In early 2015, Megan became pregnant with her fourth child. Right away, there were problems related to Megan’s rare blood type. Megan’s first three pregnancies were relatively normal, but with this pregnancy, her antibodies immediately began to interfere with her unborn baby’s ability to multiply red blood cells. It’s a condition known as hemolytic disease of the fetus and newborn, caused by a mismatch between the antigens ofthe mother and fetus.
Via ultrasound, doctors determined that Megan’s baby would need several blood transfusions to treat the anemia. "He was transfused at 29 weeks, 31 weeks, and again at 33 weeks," says Megan. "I had my blood stored because of my rare blood type, and a donor who was a close match to me gave blood for us. Another donor came from Wisconsin to donate two units of blood."
The blood was transfused through Megan’s stomach and into her baby’s umbilical cord. Mother and baby were closely monitored after each transfusion. And then, on December 21, 2015, baby Blake arrived healthy—albeit five weeks early.

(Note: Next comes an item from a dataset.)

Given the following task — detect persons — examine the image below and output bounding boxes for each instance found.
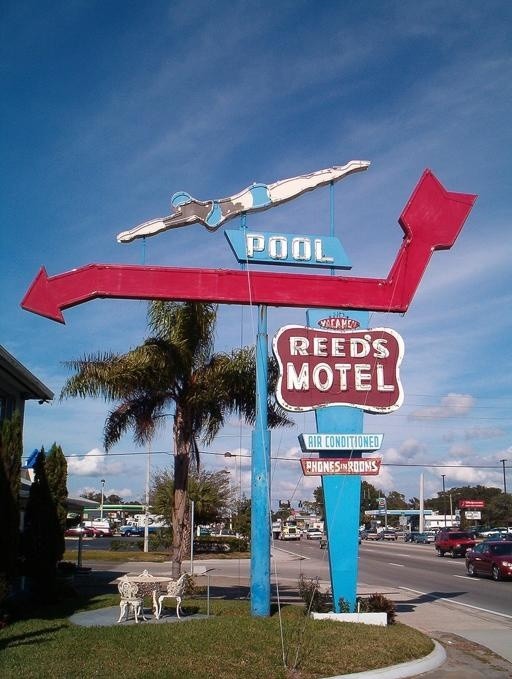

If not for the strong support from her husband Jim, family, and friends, Megan isn’t sure she could have weathered such a "stressful and sometimes scary" pregnancy. And she hasn’t forgotten the kindness of strangers. "Without those donors, my unborn son Blake could have easily died," she says. "I can’t even explain how important it is to donate blood, and I urge people to please give because their blood could save multiple lives."